Both originally from Monterrey, Mexico, Daniela Fernandez founder of Distrito 14 a multi-diciplinery gallery in Monterrey, and Silvia Palacios, founder of their London sister gallery, Platform C, joined forces to take over the South Bank with a free immersive cultural experience Shaped In Mexico. We interviewed the dynamic Mexican duo about their ambitions to show Londoners a Mexico its never seen before.
by: 
Ana Young

Over a long weekend, at The South Bank's OXO Tower, Shaped In Mexico will feature over 20 talented and award winning artists, fashion designers and musicians, all living in or inspired by Mexico.

Mexico’s most exciting contemporary artists will display their work, while catwalk shows boast Mexican inspired fashion, all to thesoundtrack of  Mexican electronica courtesy of Leo Leal and Ezekiel, Mexican godfather of bass music. ‘MexKids & Parents’ is designed to incite and expand the imagination of kids and parents alike, whilst authentic Mexican food will.

Latinolife: How did the project come about and and why did you decide on London?

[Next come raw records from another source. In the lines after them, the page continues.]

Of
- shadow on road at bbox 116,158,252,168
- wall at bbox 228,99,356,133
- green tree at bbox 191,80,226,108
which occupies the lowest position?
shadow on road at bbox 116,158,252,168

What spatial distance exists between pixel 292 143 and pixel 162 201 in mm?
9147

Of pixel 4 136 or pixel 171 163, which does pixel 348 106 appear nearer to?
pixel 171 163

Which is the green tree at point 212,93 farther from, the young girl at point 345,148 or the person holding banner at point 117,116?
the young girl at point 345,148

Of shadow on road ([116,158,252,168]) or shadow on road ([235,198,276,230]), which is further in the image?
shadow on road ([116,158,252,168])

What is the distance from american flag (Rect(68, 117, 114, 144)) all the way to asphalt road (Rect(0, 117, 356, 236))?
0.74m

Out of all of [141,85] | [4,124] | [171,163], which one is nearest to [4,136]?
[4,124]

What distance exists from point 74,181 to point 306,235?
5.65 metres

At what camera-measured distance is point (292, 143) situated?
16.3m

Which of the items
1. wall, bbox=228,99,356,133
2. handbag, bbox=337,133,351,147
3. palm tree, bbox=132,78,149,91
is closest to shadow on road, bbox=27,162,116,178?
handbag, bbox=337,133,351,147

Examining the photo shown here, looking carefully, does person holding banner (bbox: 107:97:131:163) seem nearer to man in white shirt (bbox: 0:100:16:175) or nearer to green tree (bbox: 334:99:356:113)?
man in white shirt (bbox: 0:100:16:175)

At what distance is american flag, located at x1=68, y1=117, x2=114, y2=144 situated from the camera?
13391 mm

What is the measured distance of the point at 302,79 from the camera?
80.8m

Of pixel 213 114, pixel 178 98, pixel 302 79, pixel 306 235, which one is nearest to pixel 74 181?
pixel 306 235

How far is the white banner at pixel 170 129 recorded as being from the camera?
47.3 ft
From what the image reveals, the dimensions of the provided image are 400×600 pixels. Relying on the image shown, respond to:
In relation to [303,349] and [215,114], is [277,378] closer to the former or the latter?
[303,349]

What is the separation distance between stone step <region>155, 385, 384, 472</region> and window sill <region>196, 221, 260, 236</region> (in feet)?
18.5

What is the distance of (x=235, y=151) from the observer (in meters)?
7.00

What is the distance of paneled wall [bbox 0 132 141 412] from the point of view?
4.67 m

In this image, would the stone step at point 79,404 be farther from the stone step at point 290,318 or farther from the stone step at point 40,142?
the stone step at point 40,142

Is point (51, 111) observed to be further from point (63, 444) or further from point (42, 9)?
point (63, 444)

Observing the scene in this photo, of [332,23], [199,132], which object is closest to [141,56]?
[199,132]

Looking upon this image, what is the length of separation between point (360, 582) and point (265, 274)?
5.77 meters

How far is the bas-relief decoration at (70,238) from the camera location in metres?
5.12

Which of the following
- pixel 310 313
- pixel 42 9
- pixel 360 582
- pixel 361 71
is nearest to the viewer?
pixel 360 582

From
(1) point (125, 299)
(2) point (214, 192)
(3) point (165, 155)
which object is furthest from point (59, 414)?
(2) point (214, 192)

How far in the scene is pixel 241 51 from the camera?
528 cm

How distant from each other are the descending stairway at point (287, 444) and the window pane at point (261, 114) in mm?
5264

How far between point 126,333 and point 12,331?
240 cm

Daniela: Well, I’ve been living in London for a long time and Sylvia and I have known each other since we were little. Sylvia has a great gallery in Monterrey called Distrito 14, which is very flexible and free and interactive, not like a traditional gallery, and we dreamed of opening a sister one here, with the idea of it being a new cultural hub for what we call Trans-Latin American arts. By this we mean the new wave of artists who love what Latin America has to offer and the term is very important to us when it comes to sharing what we are showing to the public.

By opening ‘Platform-C’ in a city that is so multicultural and has everything happening in it, it felt the right place to start up. We definitely are hoping to take the event to other cities in Europe, so for example we might take it to Germany, France etc and that’s definitely part of our long-term strategy. From the start we’ve always aimed to open a new channel for Translatinamerican artists.

Latinolife: There is such a wide coverage, from music to gastronomy, what would you say was the main aim of creating Shaped In Mexico 

Silvia: ‘Distrito 14’ never believed in the strict format of a gallery because we are all so enthusiastic about the vast amount of talent across so many platforms in music, fashion, design and art that there are very few art galleries in Mexico in which artists can showcase their work and get it out to the public. Shaped In Mexico came about just through our enthusiasm to get all this talent out, not just in art but also what’s happening in fashion and music as well as food; it’s all about experiencing them all in a richer way by mixing all of them into one event creating a complete experience. 

Latinolife: Some of exhibitions deal with quite substantial topics like violence against women and the distorting power of media. Was this a deliberate thing?

Daniela: Yes, we wanted to cover the range of inspirations and issues for emerging 'Trans-Latin American' artists (as we call them), so it’s kind of a new way to make people aware of what’s happening, be it fighting stereotypes Alejandra Alarcon’s women empowered pieces or looking at media as Raul does in his art or looking at violence as Maria Vogel – the fashion designer – does. I think for us it is important to show the inspiration of not only Mexican artists but artists who are also inspired by Mexico who are Latin American, like Maria, Alejandra and a couple of others who are of different nationalities.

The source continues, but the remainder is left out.